The meta-CRISPR LbuCas13a subcollection contains all genetic parts related to the LbuCas13a. The CDS of LbuCas13a protein has been fragmented into 4 subparts (Cas13a part 1-4) which are flanked by BsaI type IIS restriction sites at both ends facilitating the easy assembly of the LbuCas13a subparts with the desired biobrick plasmid of the registry. This “fragmentation” simplifies the cloning procedures, allows for the easy synthesis of the required DNA sequences reducing complexity, permits the addition of the desired purification (His tag) or solubility tag (SUMO, MBP) modifying only the nucleotide sequence of the part 1 and facilitates bioengineering.

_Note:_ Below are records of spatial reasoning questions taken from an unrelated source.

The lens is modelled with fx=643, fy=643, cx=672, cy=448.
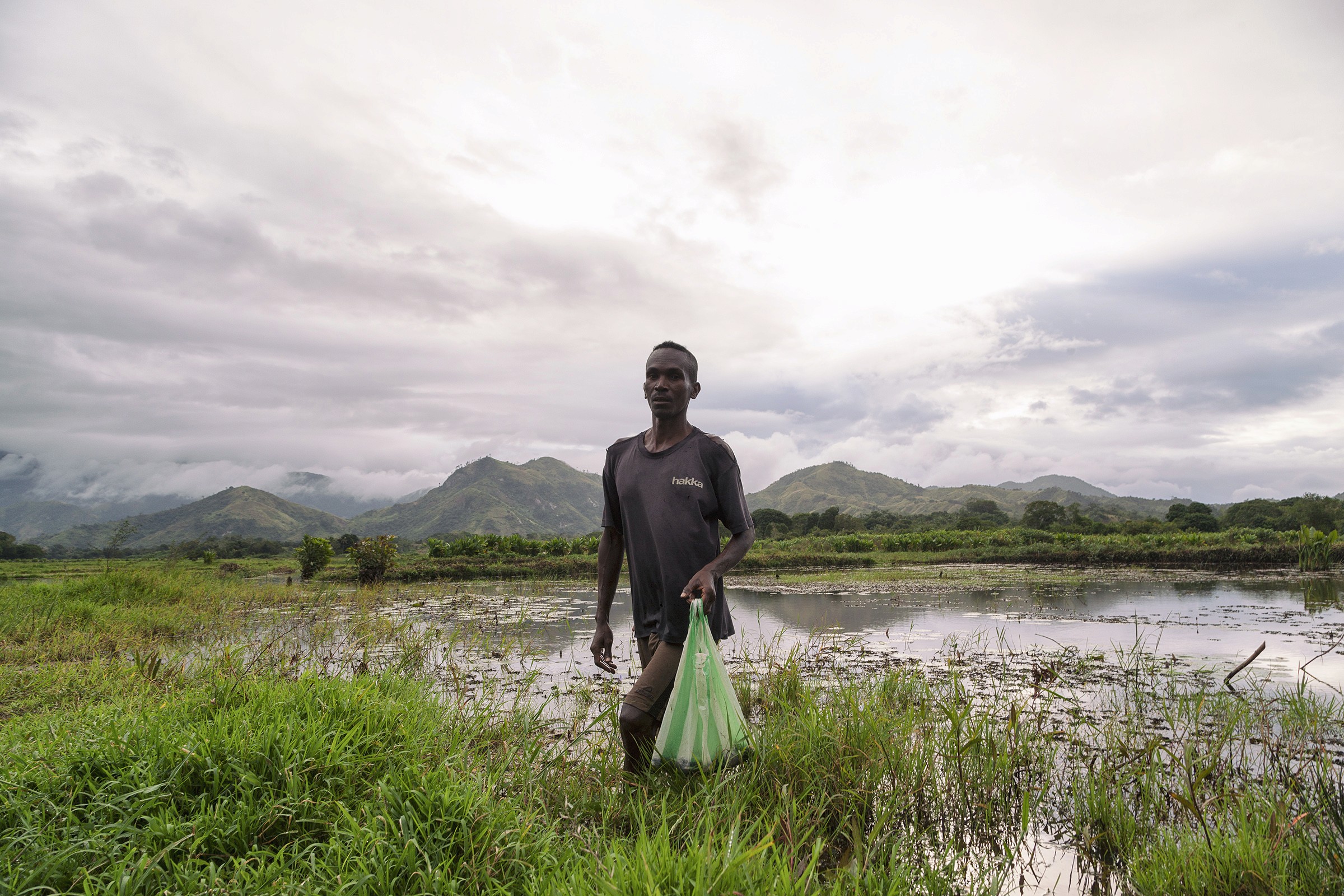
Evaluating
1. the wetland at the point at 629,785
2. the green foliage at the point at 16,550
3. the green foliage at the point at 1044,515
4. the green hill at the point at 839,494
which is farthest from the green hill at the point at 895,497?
the wetland at the point at 629,785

In addition, our LbuCas13a collection includes the LbuCas13a CDS sequence in fusion with the 6X His affinity purification tag as a single CDS sequence or with the addition of the SUMO solubility tag to allow for efficient protein production in the soluble cytoplasmic fraction (Butt et al., 2005). The internal restriction sites which are incompatible with the RFC [10] iGEM standard have been effectively removed with mutagenesis PCR.

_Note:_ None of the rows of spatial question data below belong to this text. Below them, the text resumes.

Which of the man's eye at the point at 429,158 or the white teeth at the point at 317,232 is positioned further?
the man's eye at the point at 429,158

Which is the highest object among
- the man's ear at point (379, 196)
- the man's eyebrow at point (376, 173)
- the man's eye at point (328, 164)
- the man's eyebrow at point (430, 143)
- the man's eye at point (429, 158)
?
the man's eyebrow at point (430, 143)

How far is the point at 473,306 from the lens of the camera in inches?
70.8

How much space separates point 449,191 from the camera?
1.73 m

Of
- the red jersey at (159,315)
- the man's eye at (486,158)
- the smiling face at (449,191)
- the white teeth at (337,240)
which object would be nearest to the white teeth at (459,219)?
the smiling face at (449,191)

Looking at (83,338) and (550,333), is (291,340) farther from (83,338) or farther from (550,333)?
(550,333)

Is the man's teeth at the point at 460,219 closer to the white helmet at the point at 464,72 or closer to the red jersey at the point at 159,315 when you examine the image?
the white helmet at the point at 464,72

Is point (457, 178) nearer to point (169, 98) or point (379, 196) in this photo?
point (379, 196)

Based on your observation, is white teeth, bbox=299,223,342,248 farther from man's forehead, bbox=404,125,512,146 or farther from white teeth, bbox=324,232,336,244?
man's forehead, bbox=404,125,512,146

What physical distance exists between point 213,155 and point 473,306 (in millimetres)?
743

In addition, our composite part collection includes the above-mentioned LbuCas13a sequences under transcriptional regulation of the T7 or the L-rhamnose-inducible promoter (pRha-BBa_K914003) to succeed transcriptional regulation with different systems and reagents (LacI & L-rhamnose). T7 polymerase systems enable a higher level of recombinant protein expression, however, they are prone to leaky expression complicating the strict control of the expression. On the other hand, the pRha-based systems provide tight transcriptional regulation without leaking but it produces a relatively small amount of recombinant protein. Depending on the downstream application of CRISPR/Cas13a system, researchers can select the tight transcriptional regulation of the LbuCas13a protein with the pRha promoter or the high-level, but still not tightly regulated, protein expression of the LbuCas13a protein with the T7 promoter (Giacalone et al., 2006).

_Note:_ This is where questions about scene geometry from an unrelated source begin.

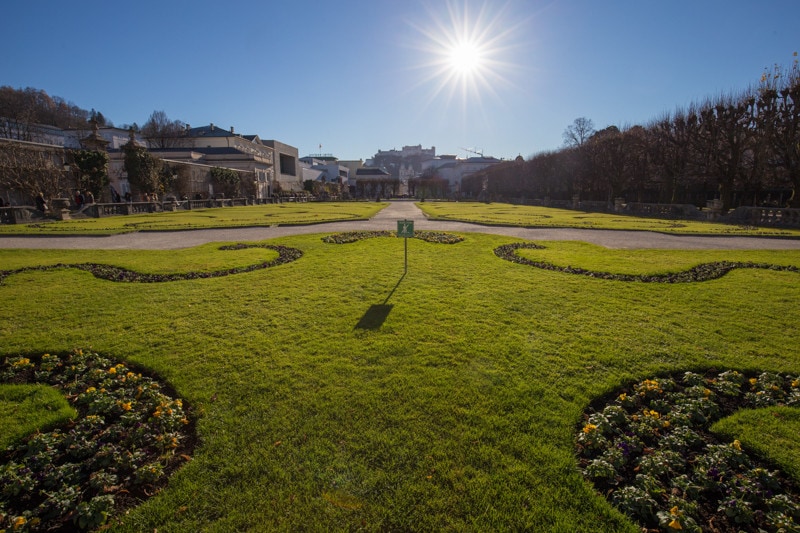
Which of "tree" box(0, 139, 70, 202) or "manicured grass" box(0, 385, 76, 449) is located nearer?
"manicured grass" box(0, 385, 76, 449)

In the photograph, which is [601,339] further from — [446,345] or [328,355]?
[328,355]

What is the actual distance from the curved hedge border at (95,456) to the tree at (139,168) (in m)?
40.0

meta-CRISPR LbuCas13a-crRNA combined subcollection


The meta-CRISPR LbuCas13a-crRNA combined collection contains only composite parts combining the crRNA sequences from the crRNA collection with the SUMO-LbuCas13a CDS from the LbuCas13a collection. According to literature references, the crRNA stability is significantly enhanced when it binds to Cas13a enzyme forming the Cas13-crRNA complex (Kick et al., 2022). The crRNAs after reconstitution with water should be stored at -80 deep freeze conditions and is prone to RNases activity. During the crRNA-related production and purification procedure, a significant amount of crRNA can be lost due to ribonuclease activity or degradation. Wanting to investigate this problem, we decided to clone the LbuCas13a coding sequence and the crRNA sequences into the same plasmid backbone (pSB1C3) and observe the simultaneous production of both the LbuCas13a protein in complex with the crRNA in E. coli cells. However, due to time limitations and iGEM competition requirements, these experiments have not yet been completed.

Bibliography


[1]

Butt, T., Edavettal, S., Hall, J. and Mattern, M., (2005) "SUMO fusion technology for difficult-to-express proteins." Protein Expression and Purification, 43(1), pp.1-9.

[2]

Garner, K., (2021) "Principles of synthetic biology." Essays in Biochemistry, 65(5), pp.791-811.

[3]

Giacalone, M., Gentile, A., Lovitt, B., Berkley, N., Gunderson, C. and Surber, M., (2006) "Toxic protein expression in Escherichia coli using a rhamnose-based tightly regulated and tunable promoter system." BioTechniques, 40(3), pp.355-364.

[4]

Kick, L., von Wrisberg, M., Runtsch, L. and Schneider, S., (2022) "Structure and mechanism of the RNA dependent RNase Cas13a from Rhodobacter capsulatus." Communications Biology, 5(1).

[5]

Moll, P., Duschl, J. and Richter, K., (2004) "Optimized RNA amplification using T7-RNA-polymerase based in vitro transcription." Analytical Biochemistry, 334(1), pp.164-174.